** START Excerpted data **
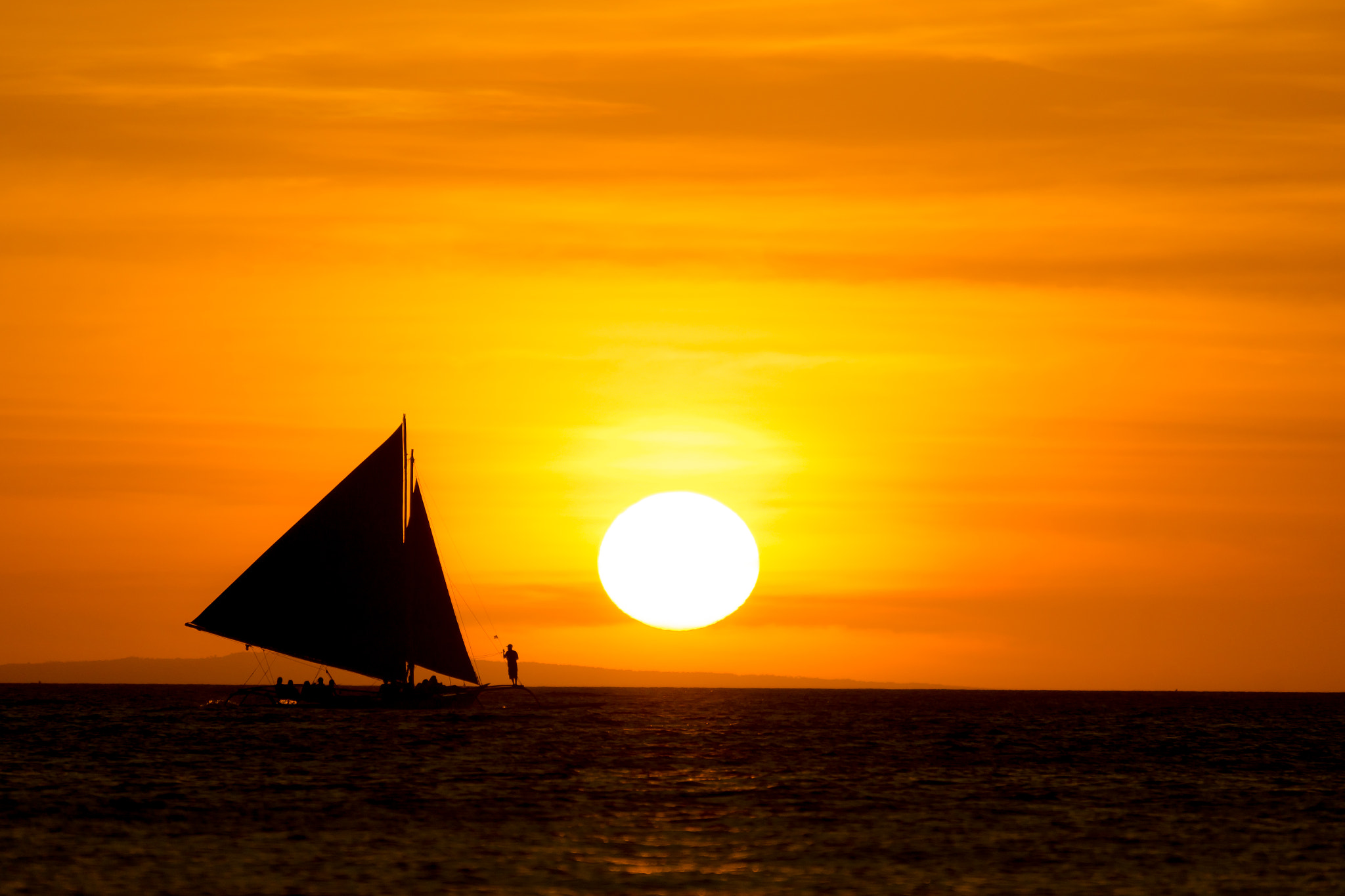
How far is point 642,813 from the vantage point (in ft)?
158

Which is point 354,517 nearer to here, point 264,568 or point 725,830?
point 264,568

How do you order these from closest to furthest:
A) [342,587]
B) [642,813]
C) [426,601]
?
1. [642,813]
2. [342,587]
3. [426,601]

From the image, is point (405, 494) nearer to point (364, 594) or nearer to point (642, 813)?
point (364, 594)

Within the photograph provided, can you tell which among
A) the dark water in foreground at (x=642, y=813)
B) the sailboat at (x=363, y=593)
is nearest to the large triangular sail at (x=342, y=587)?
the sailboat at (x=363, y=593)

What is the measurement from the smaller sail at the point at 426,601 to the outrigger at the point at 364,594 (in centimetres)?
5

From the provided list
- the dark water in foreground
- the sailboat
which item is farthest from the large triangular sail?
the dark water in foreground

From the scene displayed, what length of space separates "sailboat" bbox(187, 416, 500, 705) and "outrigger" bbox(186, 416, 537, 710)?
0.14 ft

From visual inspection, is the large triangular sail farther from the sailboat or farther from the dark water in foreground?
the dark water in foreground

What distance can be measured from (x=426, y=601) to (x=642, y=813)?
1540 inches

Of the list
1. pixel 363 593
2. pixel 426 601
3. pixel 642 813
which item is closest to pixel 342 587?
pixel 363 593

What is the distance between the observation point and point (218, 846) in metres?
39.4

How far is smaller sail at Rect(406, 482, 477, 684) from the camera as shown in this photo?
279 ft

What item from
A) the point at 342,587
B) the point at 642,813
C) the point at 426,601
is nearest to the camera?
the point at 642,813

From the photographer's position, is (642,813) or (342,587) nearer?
** END Excerpted data **
_Brief:_ Format the listing above as a JSON list of strings, one string per line with blank lines left out, covering every line of it. Omit the pictures.

_Finished answer:_
[
  "How far is point 642,813 from the vantage point (in ft)?",
  "158",
  "Which is point 354,517 nearer to here, point 264,568 or point 725,830?",
  "point 264,568",
  "How do you order these from closest to furthest:",
  "A) [342,587]",
  "B) [642,813]",
  "C) [426,601]",
  "?",
  "1. [642,813]",
  "2. [342,587]",
  "3. [426,601]",
  "From the image, is point (405, 494) nearer to point (364, 594) or nearer to point (642, 813)?",
  "point (364, 594)",
  "Within the photograph provided, can you tell which among",
  "A) the dark water in foreground at (x=642, y=813)",
  "B) the sailboat at (x=363, y=593)",
  "is nearest to the large triangular sail at (x=342, y=587)?",
  "the sailboat at (x=363, y=593)",
  "What is the measurement from the smaller sail at the point at 426,601 to the outrigger at the point at 364,594 (in centimetres)?",
  "5",
  "From the provided list",
  "- the dark water in foreground",
  "- the sailboat",
  "which item is farthest from the large triangular sail?",
  "the dark water in foreground",
  "From the scene displayed, what length of space separates \"sailboat\" bbox(187, 416, 500, 705) and \"outrigger\" bbox(186, 416, 537, 710)?",
  "0.14 ft",
  "From visual inspection, is the large triangular sail farther from the sailboat or farther from the dark water in foreground?",
  "the dark water in foreground",
  "What distance can be measured from (x=426, y=601) to (x=642, y=813)?",
  "1540 inches",
  "Of the list",
  "1. pixel 363 593",
  "2. pixel 426 601",
  "3. pixel 642 813",
  "which item is closest to pixel 342 587?",
  "pixel 363 593",
  "What is the distance between the observation point and point (218, 846) in metres?",
  "39.4",
  "How far is smaller sail at Rect(406, 482, 477, 684) from the camera as shown in this photo?",
  "279 ft",
  "What item from",
  "A) the point at 342,587",
  "B) the point at 642,813",
  "C) the point at 426,601",
  "is nearest to the camera?",
  "the point at 642,813",
  "From the photographer's position, is (642,813) or (342,587) nearer?"
]